There's also the possibility of creating responsive continuum. A static forcefield that's interrupted by rapid events which, rather than simply disappearing, alter the continuum in some way. The attacks are what cause the garden to grow. Parmegiani explains his use of this technique in De Natura Sonorum:
These incidents are "foreign bodies" that interfere with the development of the sound; taken from a material different from the continuum (for example a crystal strike in a long metallic resonance), the foreign body perturbs the continuum in different ways; in general by modifying the harmonic web, thickening, doubling, … sometimes completely changing the continuum.
In the work’s opening movement, this world design is tested in a simplified form. Then it's reused in the second movement, which features a much wider array of attacking sound characters, with the forcefield pressured much farther, until its initial stasis is replaced with protean instability. A similar yet more serene organization shapes Michel Redolfi’s “Too Much Sky”, in which sound characters flit in and out of a resonance continuum that shifts in their wake. There’s a sense of being in a wide open space on another planet, with UFOs shooting through the peripheries of the sky and leaving subtle changes to the planet’s atmospheric conditions in their wake. Responsive atmospheres can also be found in Laurie Spiegal’s Unseen Worlds. Tracks like “Sonic Space II”, “Sound Zones” and “Riding the Storm” include a sound character that has the texture of an instrument yet gets fired off in impulsive bursts. As the pitch and acceleration of the instrument changes, so does the air of a vast space. It’s as though a kind of harpsichord machine gun is being fired off to adjust ozone conditions.

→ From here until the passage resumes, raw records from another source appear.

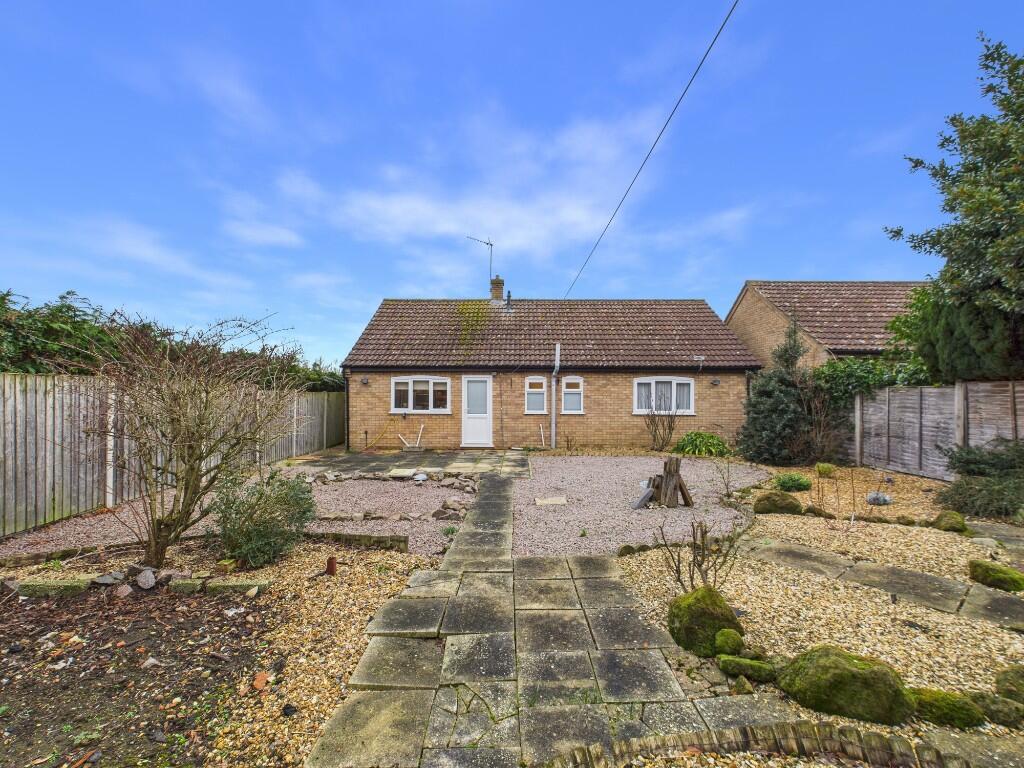 Property photo 8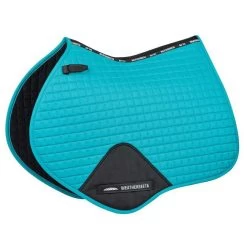 WeatherBeeta Prime Jump Saddle Pad -Equestrian Supplies WB815070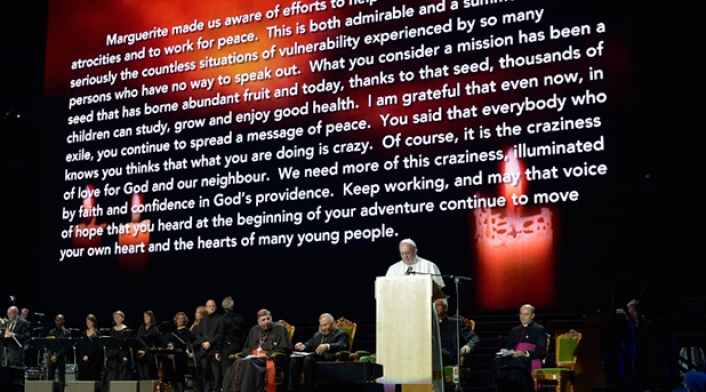 papafranciscoafp-lafm...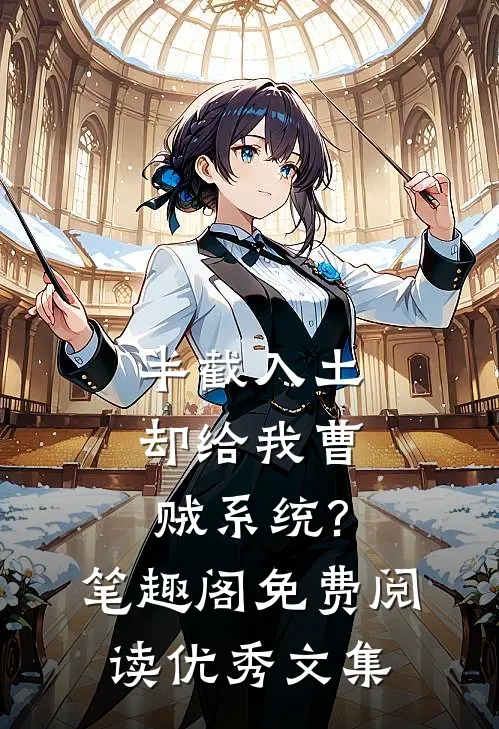 半截入土:却给我曹贼系统?笔趣阁免费阅读优秀文集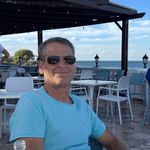 Eric Jacques - @ericjacques5 - Instagram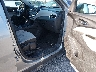 3GNAXUEG6RL****** Used and Repairable 2024 Chevrolet Equinox in Louisiana State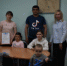 Обеспечение жильем молодых семей - Онежский муниципальный район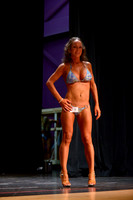 092813_Cara_M-11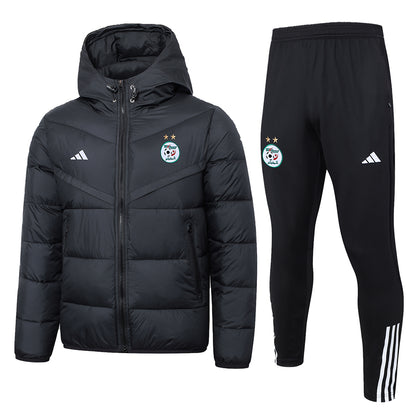 Conjunto Casual 2024 Algeria
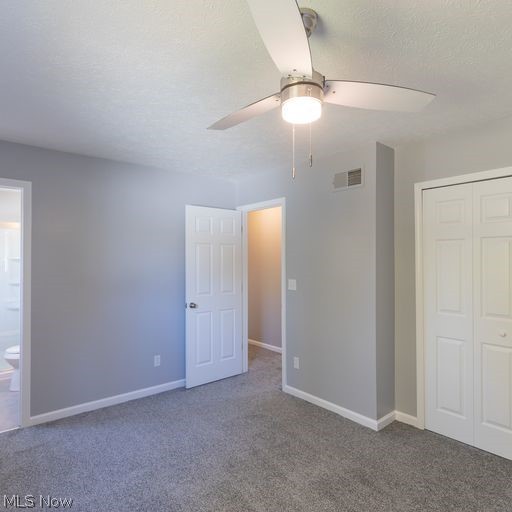 5107 Jaycox Road North Ridgeville, OH 44039 - Photo 19 of 30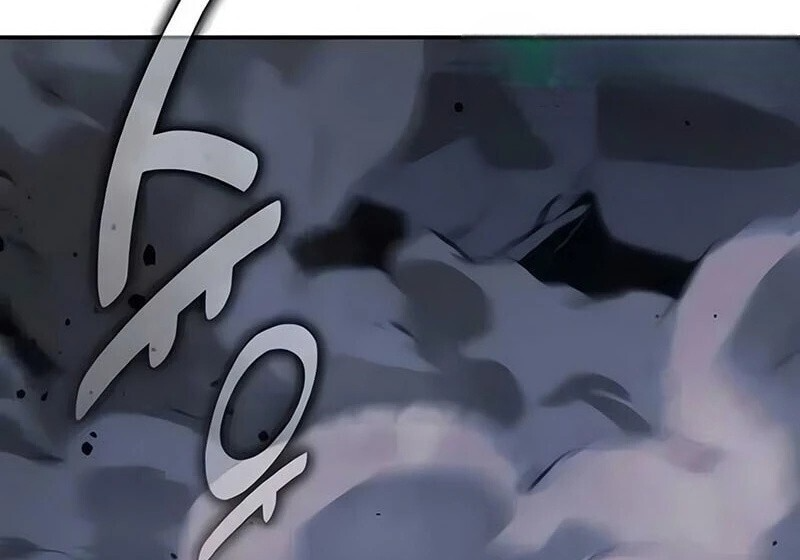 第99话 第350页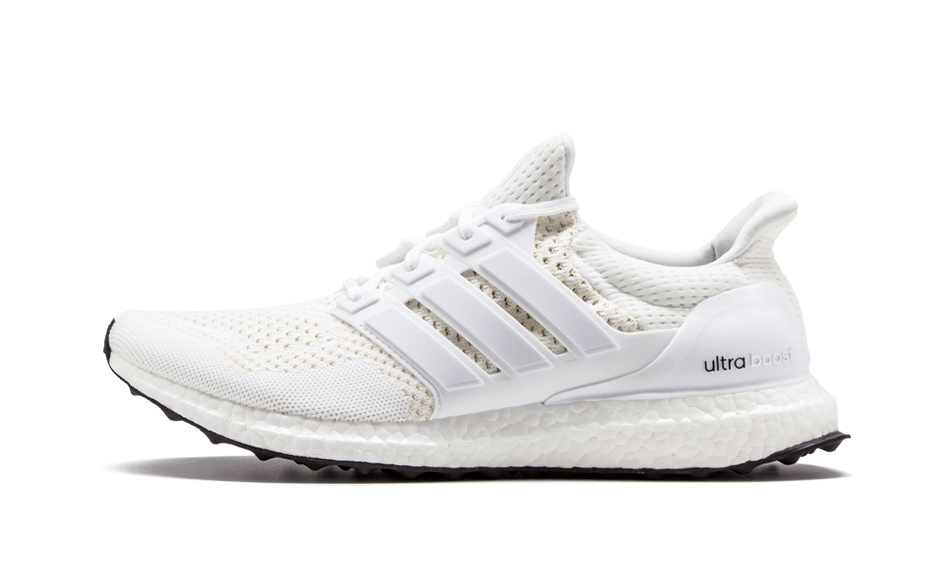 09 Ub1white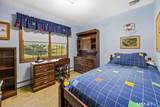 163 Sentinel Hill Road - Photo 16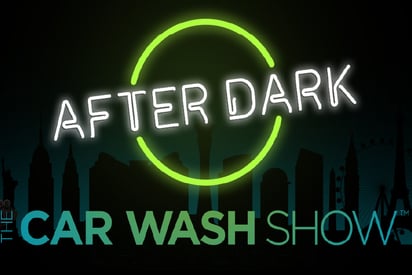 After Dark Home Page 2-80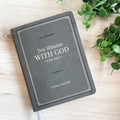 Devotional Ten Minutes with God for Men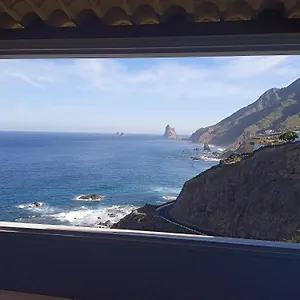  Apartamento Casa Lucas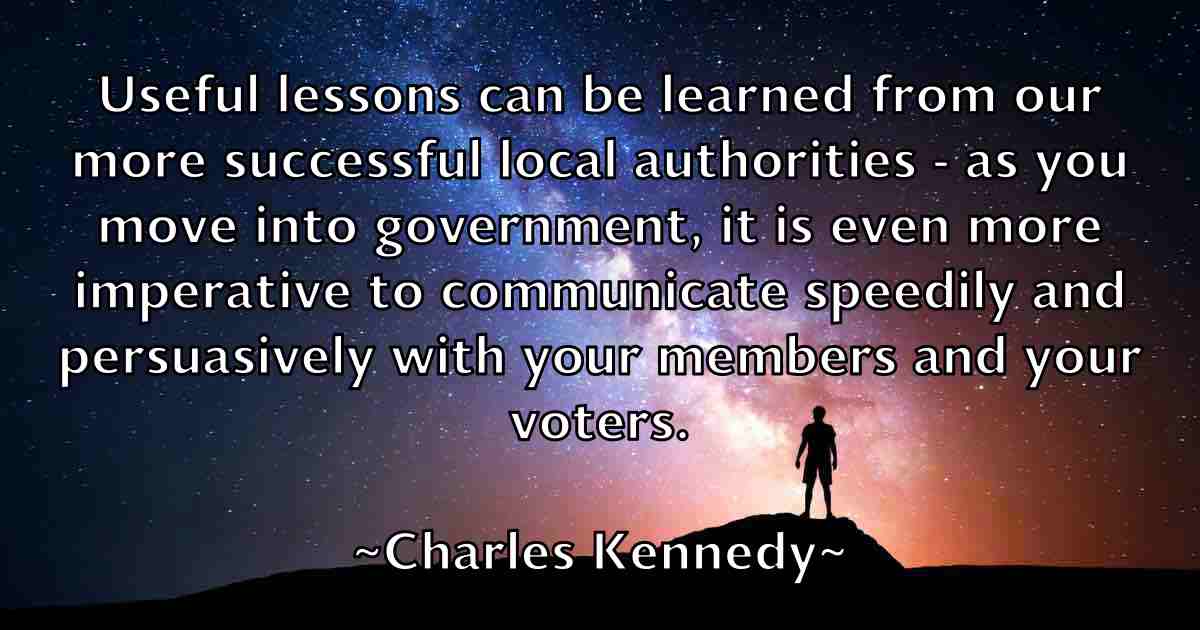 /images/quoteimage/charles-kennedy-fb-135247.jpg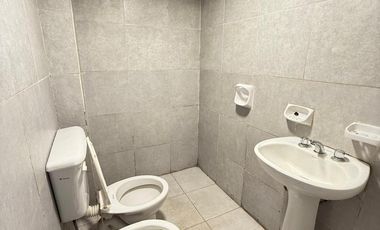 Oportunidad de Inversión! 3 departamentos en VENTA, Av. Soldati al 800, frente al Parque 9 de Julio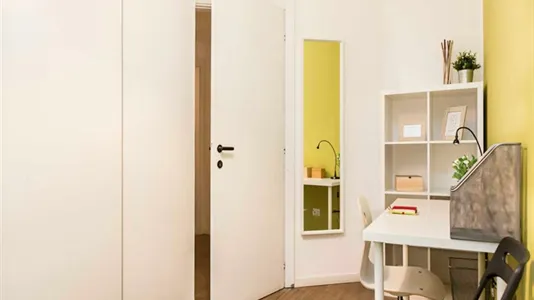 Rooms in Milano Zona 1 - Centro storico - photo 5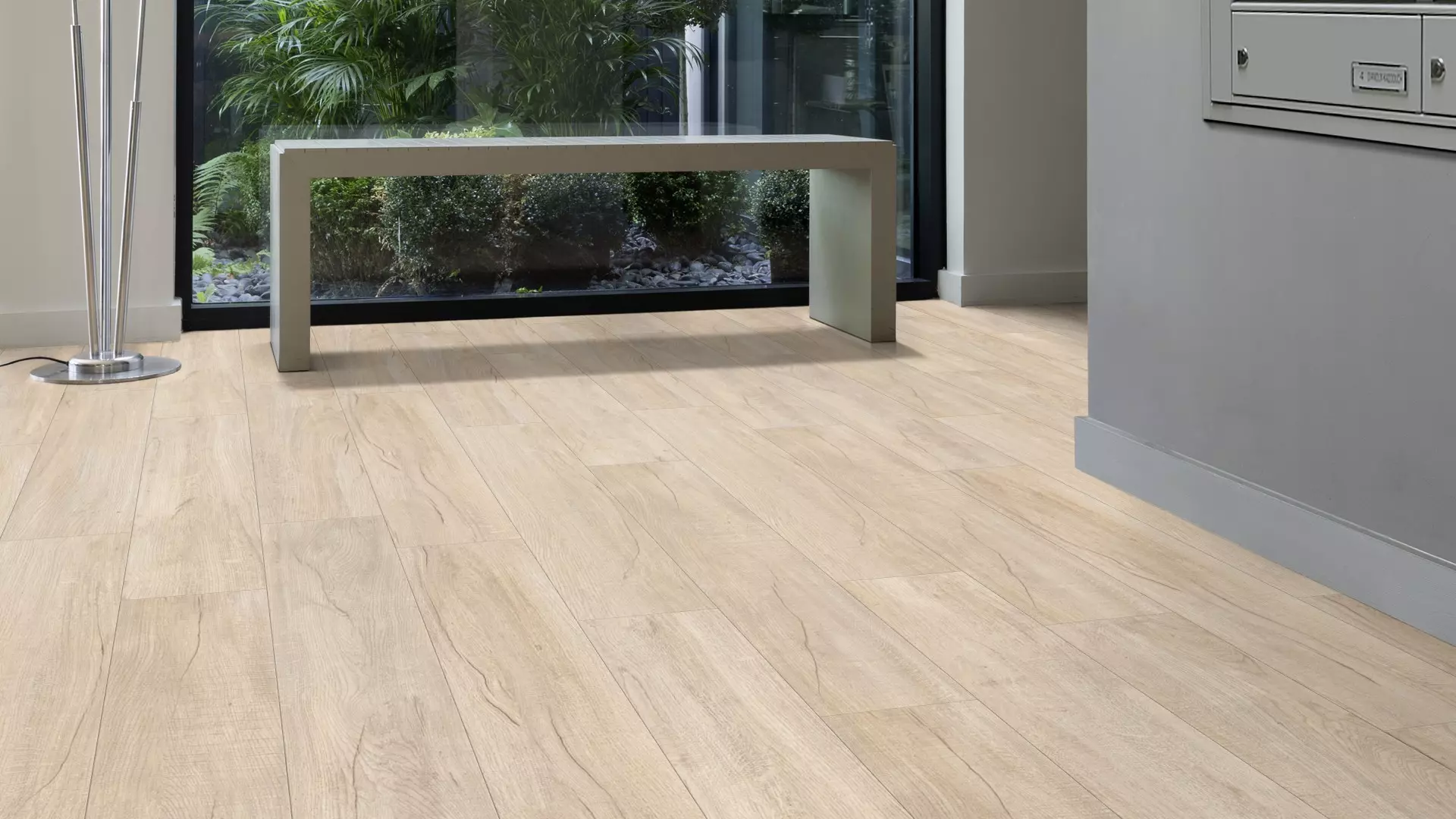 ProdajaiugradnjapvcpodovaBeogradNoviBeograd1 ProdajaiugradnjapvcpodovaBeogradNoviBeograd1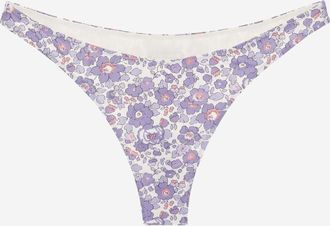 MC2 Saint Barth Mc2 Saint Barth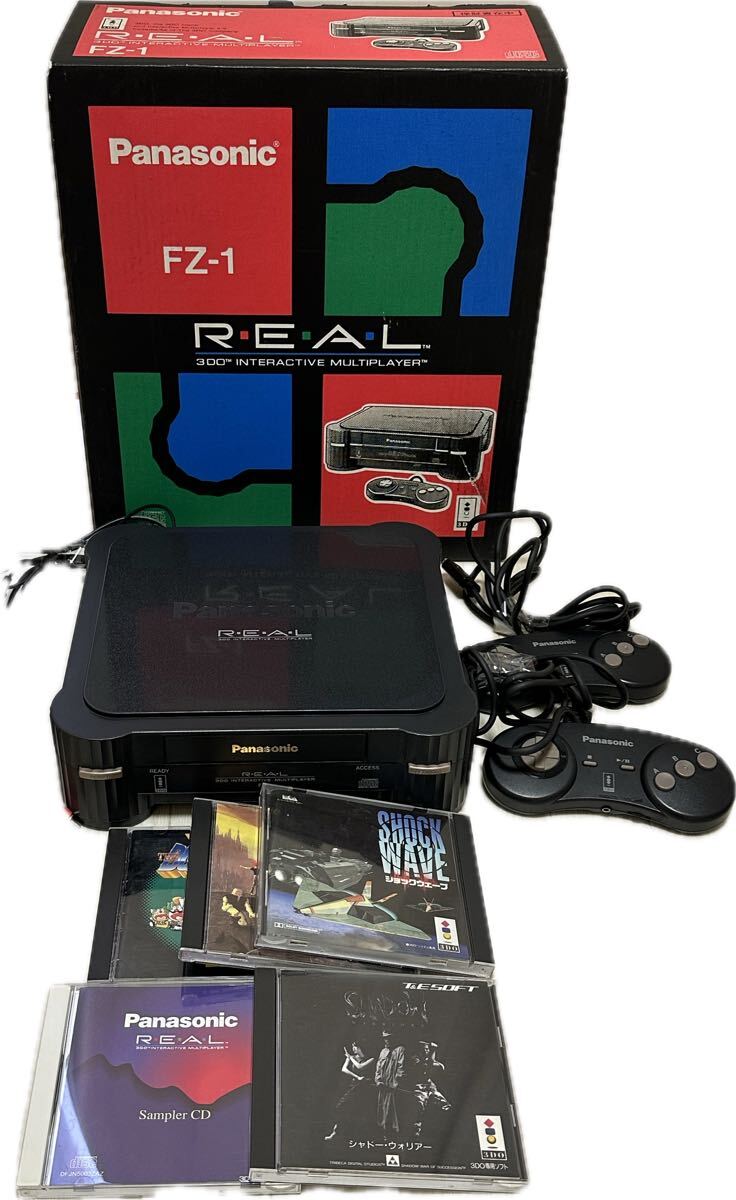 Yahoo!オークション -「アウターワールド」(3DO) (テレビゲーム Yahoo!オークション -「アウターワールド」(3DO) (テレビゲーム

An especially powerful deity may cast a spell on the sound characters of its realm. Something like this happens near the end of “Kontakte” when various characters gain a purer harmonic character, as though imbued with transcendent energy after their trials. A similar spell is cast in the final third of “Sud” by Jean Claude Risset. Several highly naturalistic sound characters from the opening section take on a strange resonant harmonicity. It's as though the seas and birds have turned into gold. Another form of spellcasting is present in the opening moments of Francois Bayle’s La Main Vide. The incidental rumbling of what sounds like a miniature windstorm is gently allowed to unfold—then abruptly stopped and restarted twice. You can almost imagine a wizard summoning the sounds you’re hearing, creating a contained storm before the palms of his hands, then finding something unsatisfactory about the results and starting over.